Jon Snow and Ser Davos Seaworth arrive upon the lapping shores of Dragonstone. They are greeted by the Hand of the Queen, Tyrion, who is most pleased to see the bastard. The pair are shred of the weapons, and their ship removed from the water by the Dothraki. After pleasantries on the sand, they begin the scenic climb to the awaiting Queen. Just the opulent shots of Dragonstone here are worthy of note – with their shimmering cinematography, and radiant colour palettes – and even a sharp laugh is found when Jon stumbles over after catching a sight of Dany’s dragons swooping up to the turrets of the Targaryen castle.
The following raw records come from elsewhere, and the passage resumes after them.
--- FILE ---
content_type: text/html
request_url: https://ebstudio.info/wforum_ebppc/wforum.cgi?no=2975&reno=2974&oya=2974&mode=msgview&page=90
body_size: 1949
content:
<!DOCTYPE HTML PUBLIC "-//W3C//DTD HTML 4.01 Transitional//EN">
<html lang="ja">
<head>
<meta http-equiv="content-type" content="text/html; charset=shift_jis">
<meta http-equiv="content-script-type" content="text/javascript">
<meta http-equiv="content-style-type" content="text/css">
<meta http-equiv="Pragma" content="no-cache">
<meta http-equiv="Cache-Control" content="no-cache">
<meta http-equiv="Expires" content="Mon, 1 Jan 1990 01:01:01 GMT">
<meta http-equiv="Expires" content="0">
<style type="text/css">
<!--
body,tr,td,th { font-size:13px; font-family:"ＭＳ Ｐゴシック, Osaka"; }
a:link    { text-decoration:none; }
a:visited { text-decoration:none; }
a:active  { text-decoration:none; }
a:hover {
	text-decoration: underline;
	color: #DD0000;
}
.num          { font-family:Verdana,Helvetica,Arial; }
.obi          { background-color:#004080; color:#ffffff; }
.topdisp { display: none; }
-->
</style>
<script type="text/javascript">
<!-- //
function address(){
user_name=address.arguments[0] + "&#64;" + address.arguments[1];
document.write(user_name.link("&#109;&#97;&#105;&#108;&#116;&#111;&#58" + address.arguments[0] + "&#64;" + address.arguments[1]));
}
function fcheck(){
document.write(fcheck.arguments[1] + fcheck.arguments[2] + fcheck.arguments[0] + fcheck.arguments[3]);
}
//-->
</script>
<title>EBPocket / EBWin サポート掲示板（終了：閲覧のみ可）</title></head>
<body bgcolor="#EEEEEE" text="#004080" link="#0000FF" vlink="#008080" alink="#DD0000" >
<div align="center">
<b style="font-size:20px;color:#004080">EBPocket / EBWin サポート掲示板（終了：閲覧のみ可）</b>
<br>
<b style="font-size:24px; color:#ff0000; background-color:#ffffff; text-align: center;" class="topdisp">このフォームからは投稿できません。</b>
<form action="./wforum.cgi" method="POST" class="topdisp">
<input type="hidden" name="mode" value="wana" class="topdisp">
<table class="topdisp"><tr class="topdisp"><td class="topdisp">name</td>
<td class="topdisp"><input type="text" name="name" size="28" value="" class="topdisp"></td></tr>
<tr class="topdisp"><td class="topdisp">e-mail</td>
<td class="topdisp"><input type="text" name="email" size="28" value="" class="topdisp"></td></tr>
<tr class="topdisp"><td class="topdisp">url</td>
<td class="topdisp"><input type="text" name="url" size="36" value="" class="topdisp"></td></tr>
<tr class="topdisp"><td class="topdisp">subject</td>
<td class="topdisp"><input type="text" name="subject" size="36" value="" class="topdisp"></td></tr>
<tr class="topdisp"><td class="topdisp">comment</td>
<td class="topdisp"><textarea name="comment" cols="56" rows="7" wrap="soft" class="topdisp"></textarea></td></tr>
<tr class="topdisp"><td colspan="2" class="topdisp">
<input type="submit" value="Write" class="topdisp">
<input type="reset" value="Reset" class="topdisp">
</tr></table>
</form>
With such anticipation about the King of the North and the Mother of Dragons’ meeting, the scene could have easily played out with warmth; a reflection of the viewership no doubt, but instead the pair’s long-awaited encounter was steely, cold, and absolutely perfect. Khaleesi expects Jon to bend the knee; to pledge allegiance to House Targaryen like the Starks did before, and join her in battle as they take King’s Landing. Snow couldn’t care less about Cersei – she is merely just another skeleton in waiting if the real enemy (the Night King) isn’t dealt with.
Showing the true potency of their ice and fire, the duo have much in common, despite clear differences in goals and intention. Their friction is separated by Tyrion – who is undoubtedly the star of this week’s episode; getting a host of fine sequences – when he informs his Queen that she needs to give something to Jon in order to earn not only his respect, but his allegiance: dragonglass. A special mention for Davos, too, who delivers a fist-pumping speech about Jon as the King is too humble to do it himself.
We’re three episodes into Season 7, and the quality continues to intensify. “The Queen’s Justice” was a thrilling, captivating, and beautifully explored episode, which delivered the scenes we all wanted, and those we didn’t realise we wanted. A number of people have been commenting on this year’s teleportation, which one must agree with – long, dwelling journeys across the Seven Kingdoms have now vanished in favour of more immediate action – but this has failed to effect the texture or impact of the show’s developmental drama. Whilst seeing the epic lengths of Westeros upon horseback is impressive, Game of Thrones is now firmly on the clock, and with each passing hour, it becomes more and more exciting.